[start of Input records]

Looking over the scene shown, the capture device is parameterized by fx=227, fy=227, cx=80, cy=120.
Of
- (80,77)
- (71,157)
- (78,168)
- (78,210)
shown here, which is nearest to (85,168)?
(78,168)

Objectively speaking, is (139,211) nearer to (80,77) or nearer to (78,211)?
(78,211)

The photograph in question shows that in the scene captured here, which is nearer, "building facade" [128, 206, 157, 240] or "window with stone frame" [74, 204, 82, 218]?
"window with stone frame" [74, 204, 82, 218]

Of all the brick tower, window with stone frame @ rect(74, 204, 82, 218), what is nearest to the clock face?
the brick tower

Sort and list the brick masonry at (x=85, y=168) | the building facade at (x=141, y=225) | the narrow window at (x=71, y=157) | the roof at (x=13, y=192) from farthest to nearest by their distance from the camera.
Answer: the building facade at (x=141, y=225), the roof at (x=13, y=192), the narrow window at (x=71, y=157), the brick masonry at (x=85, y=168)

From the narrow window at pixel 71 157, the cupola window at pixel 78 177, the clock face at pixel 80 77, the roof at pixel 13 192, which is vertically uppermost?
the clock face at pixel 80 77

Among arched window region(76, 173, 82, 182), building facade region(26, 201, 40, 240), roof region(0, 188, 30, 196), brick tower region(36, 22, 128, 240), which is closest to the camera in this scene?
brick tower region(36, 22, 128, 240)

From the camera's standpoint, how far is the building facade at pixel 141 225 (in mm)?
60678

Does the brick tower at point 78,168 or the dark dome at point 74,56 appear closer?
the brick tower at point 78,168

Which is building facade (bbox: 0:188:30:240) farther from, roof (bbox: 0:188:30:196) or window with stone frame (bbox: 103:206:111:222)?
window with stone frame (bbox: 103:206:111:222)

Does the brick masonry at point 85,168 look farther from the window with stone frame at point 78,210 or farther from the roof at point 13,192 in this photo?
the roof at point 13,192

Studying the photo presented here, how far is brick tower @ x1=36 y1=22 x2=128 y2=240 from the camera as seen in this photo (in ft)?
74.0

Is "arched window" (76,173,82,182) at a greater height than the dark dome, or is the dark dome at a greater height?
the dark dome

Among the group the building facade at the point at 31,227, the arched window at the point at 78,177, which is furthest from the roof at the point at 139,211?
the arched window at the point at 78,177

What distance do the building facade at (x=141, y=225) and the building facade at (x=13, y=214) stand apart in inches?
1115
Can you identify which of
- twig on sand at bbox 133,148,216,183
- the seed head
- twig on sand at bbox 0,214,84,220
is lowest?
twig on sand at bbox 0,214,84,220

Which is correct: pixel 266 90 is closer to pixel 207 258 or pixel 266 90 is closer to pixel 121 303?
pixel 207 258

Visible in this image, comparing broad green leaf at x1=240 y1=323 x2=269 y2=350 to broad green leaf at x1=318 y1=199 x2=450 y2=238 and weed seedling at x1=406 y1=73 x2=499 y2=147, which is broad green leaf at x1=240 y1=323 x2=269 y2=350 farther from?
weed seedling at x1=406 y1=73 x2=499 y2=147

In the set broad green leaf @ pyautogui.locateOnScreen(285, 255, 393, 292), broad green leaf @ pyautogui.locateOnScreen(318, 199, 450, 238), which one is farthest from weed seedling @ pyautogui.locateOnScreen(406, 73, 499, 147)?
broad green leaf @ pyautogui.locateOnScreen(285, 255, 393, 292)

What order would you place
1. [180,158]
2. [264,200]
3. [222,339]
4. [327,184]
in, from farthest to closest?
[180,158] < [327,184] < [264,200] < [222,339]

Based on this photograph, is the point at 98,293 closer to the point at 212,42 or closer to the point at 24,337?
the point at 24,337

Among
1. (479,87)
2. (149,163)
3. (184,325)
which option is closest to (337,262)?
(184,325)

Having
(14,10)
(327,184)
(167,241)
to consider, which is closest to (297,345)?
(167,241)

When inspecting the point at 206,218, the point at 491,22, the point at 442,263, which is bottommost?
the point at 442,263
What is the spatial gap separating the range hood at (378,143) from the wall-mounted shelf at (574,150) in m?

[end of Input records]

Nothing in the data may differ; print all of it exactly as written.

Looking over the scene shown, the capture device is parameterized by fx=227, fy=227, cx=80, cy=120.
Of
- (80,77)
- (71,157)
- (78,168)
- (78,210)
shown here, which is nearest to (85,168)?
(78,168)

Objectively speaking, is (139,211) nearer to (80,77) or nearer to (78,211)?
(78,211)

The photograph in question shows that in the scene captured here, which is nearer, "building facade" [128, 206, 157, 240] or "window with stone frame" [74, 204, 82, 218]?
"window with stone frame" [74, 204, 82, 218]

Of all the brick tower, window with stone frame @ rect(74, 204, 82, 218), what is nearest to the clock face?
the brick tower

Sort and list the brick masonry at (x=85, y=168) | the building facade at (x=141, y=225) | the narrow window at (x=71, y=157) | the roof at (x=13, y=192) from farthest to nearest by their distance from the camera.
Answer: the building facade at (x=141, y=225), the roof at (x=13, y=192), the narrow window at (x=71, y=157), the brick masonry at (x=85, y=168)

From the narrow window at pixel 71 157, the cupola window at pixel 78 177, the clock face at pixel 80 77, the roof at pixel 13 192, which is vertically uppermost?
the clock face at pixel 80 77

Among arched window region(76, 173, 82, 182), building facade region(26, 201, 40, 240), roof region(0, 188, 30, 196), brick tower region(36, 22, 128, 240), which is closest to the camera in this scene?
brick tower region(36, 22, 128, 240)

From the camera's standpoint, how far is the building facade at pixel 141 225 (in mm)?
60678

Does the brick tower at point 78,168 or the dark dome at point 74,56 appear closer?
the brick tower at point 78,168

Which is building facade (bbox: 0:188:30:240) farther from, roof (bbox: 0:188:30:196) or window with stone frame (bbox: 103:206:111:222)?
window with stone frame (bbox: 103:206:111:222)

Does the brick masonry at point 85,168 look farther from the window with stone frame at point 78,210 or farther from the roof at point 13,192 in this photo?
the roof at point 13,192

Studying the photo presented here, how far is brick tower @ x1=36 y1=22 x2=128 y2=240 from the camera as seen in this photo (in ft)?
74.0

Is "arched window" (76,173,82,182) at a greater height than the dark dome, or is the dark dome at a greater height?
the dark dome

Among the group the building facade at the point at 31,227, the arched window at the point at 78,177, which is furthest from the roof at the point at 139,211?
the arched window at the point at 78,177

What distance do the building facade at (x=141, y=225) and the building facade at (x=13, y=214) stand apart in inches?
1115
Can you identify which of
- twig on sand at bbox 133,148,216,183
- the seed head
- twig on sand at bbox 0,214,84,220
is lowest?
twig on sand at bbox 0,214,84,220

Which is correct: pixel 266 90 is closer to pixel 207 258 or pixel 266 90 is closer to pixel 121 303?
pixel 207 258

Visible in this image, comparing broad green leaf at x1=240 y1=323 x2=269 y2=350 to broad green leaf at x1=318 y1=199 x2=450 y2=238 and weed seedling at x1=406 y1=73 x2=499 y2=147, which is broad green leaf at x1=240 y1=323 x2=269 y2=350 farther from?
weed seedling at x1=406 y1=73 x2=499 y2=147

In the set broad green leaf @ pyautogui.locateOnScreen(285, 255, 393, 292), broad green leaf @ pyautogui.locateOnScreen(318, 199, 450, 238), which one is farthest from weed seedling @ pyautogui.locateOnScreen(406, 73, 499, 147)?
broad green leaf @ pyautogui.locateOnScreen(285, 255, 393, 292)

What order would you place
1. [180,158]
2. [264,200]
3. [222,339]
4. [327,184]
in, from farthest to closest?
[180,158] < [327,184] < [264,200] < [222,339]

Based on this photograph, is the point at 98,293 closer to the point at 212,42 or closer to the point at 24,337?
the point at 24,337

Among
1. (479,87)
2. (149,163)
3. (184,325)
which option is closest to (337,262)?
(184,325)

Having
(14,10)
(327,184)
(167,241)
to consider, which is closest to (297,345)?
(167,241)

When inspecting the point at 206,218, the point at 491,22, the point at 442,263, which is bottommost?
the point at 442,263
What is the spatial gap separating the range hood at (378,143) from the wall-mounted shelf at (574,150) in m?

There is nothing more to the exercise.